Chromium / ChromeDriver 完全指南 / 08 - 网页爬虫实战
08 - 网页爬虫实战
使用浏览器自动化技术抓取动态渲染页面,应对反爬机制,实现代理轮换与数据提取。
8.1 为什么需要浏览器爬虫
传统 HTTP 爬虫(如 requests + BeautifulSoup)只能获取服务器返回的原始 HTML。现代网站大量使用 JavaScript 动态渲染内容,传统爬虫无法获取渲染后的内容。
传统 HTTP 爬虫:
HTTP 请求 → 原始 HTML → 解析
✅ 速度快,资源低
❌ 无法获取 JS 渲染内容
浏览器自动化爬虫:
启动浏览器 → 加载页面 → 执行 JS → 获取渲染后 DOM → 解析
✅ 能获取动态内容
✅ 能模拟用户交互
❌ 资源消耗大,速度较慢
何时使用浏览器爬虫
| 场景 | 建议 |
|---|---|
| 静态 HTML 页面 | ❌ 使用 requests/httpx |
| REST API 可用 | ❌ 直接调用 API |
| SPA (React/Vue/Angular) | ✅ 浏览器爬虫 |
| 需要登录/交互 | ✅ 浏览器爬虫 |
| 无限滚动加载 | ✅ 浏览器爬虫 |
| Canvas/WebGL 渲染 | ✅ 浏览器爬虫 |
| 需要截图证据 | ✅ 浏览器爬虫 |
8.2 基础爬虫架构
┌─────────────────────────────────────────────────┐
│ 爬虫调度器 │
│ ┌──────────┐ ┌──────────┐ ┌──────────┐ │
│ │ URL 队列 │→│ 浏览器池 │→│ 数据管道 │ │
│ └──────────┘ └──────────┘ └──────────┘ │
│ ↑ │ │ │
│ ┌──────────┐ ┌─────────┐ ┌──────────┐ │
│ │ 链接提取 │ │ 反检测 │ │ 数据存储 │ │
│ └──────────┘ └─────────┘ └──────────┘ │
└─────────────────────────────────────────────────┘
8.3 Selenium 爬虫
基础示例 — 抓取新闻列表
from selenium import webdriver
from selenium.webdriver.common.by import By
from selenium.webdriver.support.ui import WebDriverWait
from selenium.webdriver.support import expected_conditions as EC
from selenium.webdriver.chrome.options import Options
import json
import time
def create_driver():
options = Options()
options.add_argument("--headless=new")
options.add_argument("--no-sandbox")
options.add_argument("--disable-dev-shm-usage")
options.add_argument("--disable-blink-features=AutomationControlled")
options.add_argument("--window-size=1920,1080")
options.add_experimental_option("excludeSwitches", ["enable-automation"])

★ ★ ★

小练习 1
将网页爬虫实战一文中从“Chromium / ChromeDriver”开始、到“HTML。现代网站大量使用 JavaScript 动态渲染内容,传统爬虫无法获取渲染后的内容。”结束的部分重新写出,并把其中的“爬虫”替换为“采集器”。
小练习 2
在网页爬虫实战一文的“何时使用浏览器爬虫”表格中,列出所有建议使用浏览器爬虫(标记为 ✅)的场景。
小练习 3
接着网页爬虫实战一文末尾的代码往下写,补全这段内容。
这些行取自另一来源。

所附材料
★ ★ ★

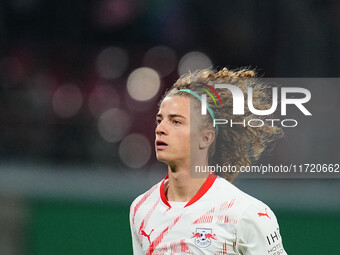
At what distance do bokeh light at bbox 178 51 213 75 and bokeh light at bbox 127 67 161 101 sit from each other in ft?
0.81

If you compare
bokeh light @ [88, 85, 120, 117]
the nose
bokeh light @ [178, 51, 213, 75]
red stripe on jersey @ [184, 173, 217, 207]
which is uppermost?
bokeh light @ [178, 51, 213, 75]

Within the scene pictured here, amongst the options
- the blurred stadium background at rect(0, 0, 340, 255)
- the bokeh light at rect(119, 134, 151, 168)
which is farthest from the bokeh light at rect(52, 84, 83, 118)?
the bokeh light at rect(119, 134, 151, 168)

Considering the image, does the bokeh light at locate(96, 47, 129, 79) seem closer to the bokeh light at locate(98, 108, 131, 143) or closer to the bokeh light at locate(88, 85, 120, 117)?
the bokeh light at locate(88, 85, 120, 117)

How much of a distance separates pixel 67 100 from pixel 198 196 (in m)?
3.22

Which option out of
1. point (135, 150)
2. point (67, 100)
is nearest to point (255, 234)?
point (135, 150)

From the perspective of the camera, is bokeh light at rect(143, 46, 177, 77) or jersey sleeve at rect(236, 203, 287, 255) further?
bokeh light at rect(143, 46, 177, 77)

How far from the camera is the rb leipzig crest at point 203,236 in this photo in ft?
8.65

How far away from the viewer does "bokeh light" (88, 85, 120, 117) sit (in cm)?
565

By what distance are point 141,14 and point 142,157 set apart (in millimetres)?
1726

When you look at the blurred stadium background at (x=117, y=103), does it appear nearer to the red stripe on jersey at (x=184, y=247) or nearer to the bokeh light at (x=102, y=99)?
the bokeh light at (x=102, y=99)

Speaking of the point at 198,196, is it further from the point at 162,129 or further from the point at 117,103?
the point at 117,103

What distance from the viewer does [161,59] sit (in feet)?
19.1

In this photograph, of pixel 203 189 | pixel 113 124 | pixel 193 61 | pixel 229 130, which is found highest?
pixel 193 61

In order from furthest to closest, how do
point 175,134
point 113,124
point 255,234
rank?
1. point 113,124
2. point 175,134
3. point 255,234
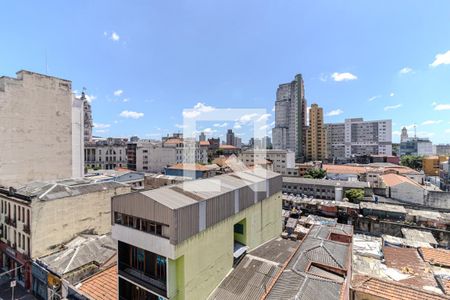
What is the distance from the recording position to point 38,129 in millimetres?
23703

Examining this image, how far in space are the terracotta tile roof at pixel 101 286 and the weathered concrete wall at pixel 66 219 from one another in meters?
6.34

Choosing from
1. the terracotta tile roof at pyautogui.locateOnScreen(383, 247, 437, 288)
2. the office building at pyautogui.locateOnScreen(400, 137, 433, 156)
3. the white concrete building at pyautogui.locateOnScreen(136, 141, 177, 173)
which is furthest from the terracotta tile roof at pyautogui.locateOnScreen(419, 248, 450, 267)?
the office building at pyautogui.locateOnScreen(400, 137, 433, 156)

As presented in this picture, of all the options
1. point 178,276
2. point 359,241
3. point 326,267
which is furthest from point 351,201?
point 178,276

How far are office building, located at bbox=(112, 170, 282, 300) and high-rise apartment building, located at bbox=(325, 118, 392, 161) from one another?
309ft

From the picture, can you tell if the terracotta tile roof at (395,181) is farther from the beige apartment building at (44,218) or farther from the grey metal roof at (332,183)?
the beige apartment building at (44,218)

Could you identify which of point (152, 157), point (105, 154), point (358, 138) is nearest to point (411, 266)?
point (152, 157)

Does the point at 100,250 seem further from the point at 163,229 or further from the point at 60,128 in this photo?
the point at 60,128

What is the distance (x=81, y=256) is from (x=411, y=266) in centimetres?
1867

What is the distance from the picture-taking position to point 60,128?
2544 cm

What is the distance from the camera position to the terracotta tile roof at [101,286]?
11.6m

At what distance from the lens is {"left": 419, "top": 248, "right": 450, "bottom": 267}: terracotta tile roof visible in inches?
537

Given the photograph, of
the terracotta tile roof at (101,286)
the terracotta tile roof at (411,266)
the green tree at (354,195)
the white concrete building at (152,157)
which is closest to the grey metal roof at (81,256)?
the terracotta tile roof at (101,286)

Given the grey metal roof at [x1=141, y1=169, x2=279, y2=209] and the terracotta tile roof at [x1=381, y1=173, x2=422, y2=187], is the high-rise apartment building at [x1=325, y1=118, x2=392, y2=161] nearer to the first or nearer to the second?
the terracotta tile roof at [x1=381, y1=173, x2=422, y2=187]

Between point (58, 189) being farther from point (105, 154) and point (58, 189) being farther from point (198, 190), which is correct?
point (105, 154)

★ ★ ★

参考答案 1
Chromium / ChromeDriver 完全指南 / 08 - 网页采集器实战
08 - 网页采集器实战
使用浏览器自动化技术抓取动态渲染页面,应对反爬机制,实现代理轮换与数据提取。
8.1 为什么需要浏览器采集器
传统 HTTP 采集器(如 requests + BeautifulSoup)只能获取服务器返回的原始 HTML。现代网站大量使用 JavaScript 动态渲染内容,传统采集器无法获取渲染后的内容。

参考答案 2
SPA (React/Vue/Angular)
需要登录/交互
无限滚动加载
Canvas/WebGL 渲染
需要截图证据

参考答案 3
options.add_experimental_option("useAutomationExtension", False)
return webdriver.Chrome(options=options)
def scrape_news(url, max_pages=5):
driver = create_driver()
all_articles = []
try:
for page_num in range(1, max_pages + 1):
driver.get(f"{url}?page={page_num}")
wait = WebDriverWait(driver, 15)
# 等待文章列表加载
articles = wait.until(
EC.presence_of_all_elements_located((By.CSS_SELECTOR, ".article-item"))
)
for article in articles:
try:
title = article.find_element(By.CSS_SELECTOR, ".title").text
link = article.find_element(By.CSS_SELECTOR, "a").get_attribute("href")
summary = article.find_element(By.CSS_SELECTOR, ".summary").text
date = article.find_element(By.CSS_SELECTOR, ".date").text
all_articles.append({
"title": title,
"link": link,
"summary": summary,
"date": date,
})
except Exception as e:
print(f"解析文章失败: {e}")
continue
print(f"第 {page_num} 页: 获取 {len(articles)} 篇文章")
time.sleep(2) # 礼貌延迟
finally:
driver.quit()
return all_articles
if __name__ == "__main__":
articles = scrape_news("https://example.com/news", max_pages=3)
print(f"\n共获取 {len(articles)} 篇文章")
with open("/tmp/articles.json", "w", encoding="utf-8") as f:
json.dump(articles, f, ensure_ascii=False, indent=2)
无限滚动加载
def scrape_infinite_scroll(url, max_scrolls=20):
"""抓取无限滚动页面"""
driver = create_driver()
items = set()
try:
driver.get(url)
wait = WebDriverWait(driver, 10)
wait.until(EC.presence_of_element_located((By.CSS_SELECTOR, ".item")))
for i in range(max_scrolls):
# 记录当前元素数量
current_count = len(driver.find_elements(By.CSS_SELECTOR, ".item"))
# 滚动到底部
driver.execute_script(
"window.scrollTo(0, document.body.scrollHeight);"
)
# 等待新内容加载
try:
WebDriverWait(driver, 5).until(
lambda d: len(d.find_elements(By.CSS_SELECTOR, ".item")) > current_count
)
except:
print(f"滚动 {i+1} 次后无新内容,停止")
break
print(f"滚动 {i+1}: 当前 {len(driver.find_elements(By.CSS_SELECTOR, '.item'))} 条")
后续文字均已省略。